Девический дагерротип
Души моей… (1931)

Особняк в Трехпрудном переулке, столь милый Марине Ивановне, давно исчез со столичной карты. Но прежде для ее души, маявшейся в эмиграции, долгая бесприютность уничтожила само понятие дома:
Мне совершенно всё равно –
Где совершенно-одинокой
Быть, по каким камням домой
Брести с кошелкою базарной
В дом и не знающий, что — мой,
Как госпиталь или казарма.

И, далее:
Всяк дом мне чужд, всяк храм мне пуст,
И всё — равно, и всё — едино.
Но если по дороге — куст
Встает, особенно — рябина… (1934)

Чувство дома ушло, но осталась такая боль на том месте, которое в душе опустело. Вернуться — некуда. Но боль все-таки сочится из тайного лаза во времени: там, где пласты детства, там, где пласты юного счастья, дом существует. Вот только убежать туда можно лишь сердцем.

Цветаева М.И.

Цветаева М.И.

Москва невозможна без Христа, Москва вне православия — бессмысленна. Гаснут лампады у икон, и с ними гаснет свет в глазах Великого города… Цветаева находилась в очень непростых отношениях с Богом. Иной раз дерзила Ему, иной раз смертно грешила и выставляла грехи свои напоказ. Но всё же… всё же… богоборицей она никогда не была, и никогда не отрекалась от имени Его.

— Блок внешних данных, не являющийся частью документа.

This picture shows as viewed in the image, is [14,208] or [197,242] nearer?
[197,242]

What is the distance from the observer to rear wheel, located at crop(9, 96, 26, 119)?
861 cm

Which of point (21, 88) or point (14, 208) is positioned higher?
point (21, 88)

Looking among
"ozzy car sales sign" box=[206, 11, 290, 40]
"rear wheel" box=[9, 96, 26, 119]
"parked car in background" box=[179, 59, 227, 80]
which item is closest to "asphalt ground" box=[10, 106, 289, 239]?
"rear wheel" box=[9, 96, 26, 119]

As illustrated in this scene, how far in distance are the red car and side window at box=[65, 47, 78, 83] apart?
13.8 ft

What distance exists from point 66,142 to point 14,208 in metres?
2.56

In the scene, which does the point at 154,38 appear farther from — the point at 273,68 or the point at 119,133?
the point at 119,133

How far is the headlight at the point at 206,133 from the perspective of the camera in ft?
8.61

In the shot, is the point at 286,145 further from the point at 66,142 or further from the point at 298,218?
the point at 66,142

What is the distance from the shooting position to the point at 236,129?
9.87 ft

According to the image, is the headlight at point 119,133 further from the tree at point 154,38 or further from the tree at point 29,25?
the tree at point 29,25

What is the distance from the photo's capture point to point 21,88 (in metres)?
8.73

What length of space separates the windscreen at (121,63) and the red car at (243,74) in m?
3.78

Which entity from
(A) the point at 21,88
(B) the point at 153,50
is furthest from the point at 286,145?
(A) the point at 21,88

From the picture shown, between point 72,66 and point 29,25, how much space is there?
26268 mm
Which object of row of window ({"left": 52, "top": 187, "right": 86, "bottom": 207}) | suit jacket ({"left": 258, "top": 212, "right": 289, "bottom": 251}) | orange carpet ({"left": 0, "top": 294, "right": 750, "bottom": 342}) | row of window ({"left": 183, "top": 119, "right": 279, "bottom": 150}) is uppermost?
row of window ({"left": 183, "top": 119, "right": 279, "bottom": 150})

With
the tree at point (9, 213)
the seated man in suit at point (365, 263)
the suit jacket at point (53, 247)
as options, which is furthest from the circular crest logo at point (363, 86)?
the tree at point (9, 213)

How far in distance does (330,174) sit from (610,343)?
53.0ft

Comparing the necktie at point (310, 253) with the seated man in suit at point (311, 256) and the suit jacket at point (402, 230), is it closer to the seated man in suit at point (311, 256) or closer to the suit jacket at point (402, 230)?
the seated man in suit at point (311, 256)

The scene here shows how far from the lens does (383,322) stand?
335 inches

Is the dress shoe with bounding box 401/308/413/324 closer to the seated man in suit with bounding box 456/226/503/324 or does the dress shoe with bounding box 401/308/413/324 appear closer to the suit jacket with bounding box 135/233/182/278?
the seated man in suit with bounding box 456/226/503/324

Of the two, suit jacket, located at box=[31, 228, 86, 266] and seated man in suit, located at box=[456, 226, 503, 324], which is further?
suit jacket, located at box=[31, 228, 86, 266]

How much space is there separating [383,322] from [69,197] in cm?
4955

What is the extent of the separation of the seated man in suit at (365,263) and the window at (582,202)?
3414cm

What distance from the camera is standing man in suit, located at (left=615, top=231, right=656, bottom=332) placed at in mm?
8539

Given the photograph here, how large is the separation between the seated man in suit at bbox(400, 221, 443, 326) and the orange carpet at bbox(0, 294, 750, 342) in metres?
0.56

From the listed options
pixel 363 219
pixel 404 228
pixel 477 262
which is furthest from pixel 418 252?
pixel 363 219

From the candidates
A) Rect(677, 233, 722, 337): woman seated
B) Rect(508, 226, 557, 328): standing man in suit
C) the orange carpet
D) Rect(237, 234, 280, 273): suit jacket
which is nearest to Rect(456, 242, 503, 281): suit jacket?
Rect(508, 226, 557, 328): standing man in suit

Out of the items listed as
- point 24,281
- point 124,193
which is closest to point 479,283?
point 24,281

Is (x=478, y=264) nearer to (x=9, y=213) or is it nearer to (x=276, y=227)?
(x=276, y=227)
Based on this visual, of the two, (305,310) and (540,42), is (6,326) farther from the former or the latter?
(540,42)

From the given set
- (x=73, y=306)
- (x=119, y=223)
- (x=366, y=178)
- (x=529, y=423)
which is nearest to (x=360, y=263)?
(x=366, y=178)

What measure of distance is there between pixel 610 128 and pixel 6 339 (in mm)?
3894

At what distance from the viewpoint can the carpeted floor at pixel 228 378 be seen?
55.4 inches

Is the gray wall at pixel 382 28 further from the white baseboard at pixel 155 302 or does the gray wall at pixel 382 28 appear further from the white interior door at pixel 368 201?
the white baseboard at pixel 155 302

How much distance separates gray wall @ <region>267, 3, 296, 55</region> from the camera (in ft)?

Весной-летом 1916 года появились ее «Стихи о Москве» — лучшее, что положил Серебряный век в копилку мифа о городе, облаченном в пурпур. Автор цикла очень бережно, очень любовно обошелся со старинными, по преимуществу православными преданиями. С чем чаще всего связывает Марина Ивановна Москву в своем цикле? Купола. «Сорока церквей». Кремль с «ночными башнями», со Спасскими воротами и «пятисоборным несравненным кругом». Иверская на Красной площади. Паломники, монашки, попы, а рядом с ними — «…московский сброд, / Юродивый, воровской, хлыстовский!»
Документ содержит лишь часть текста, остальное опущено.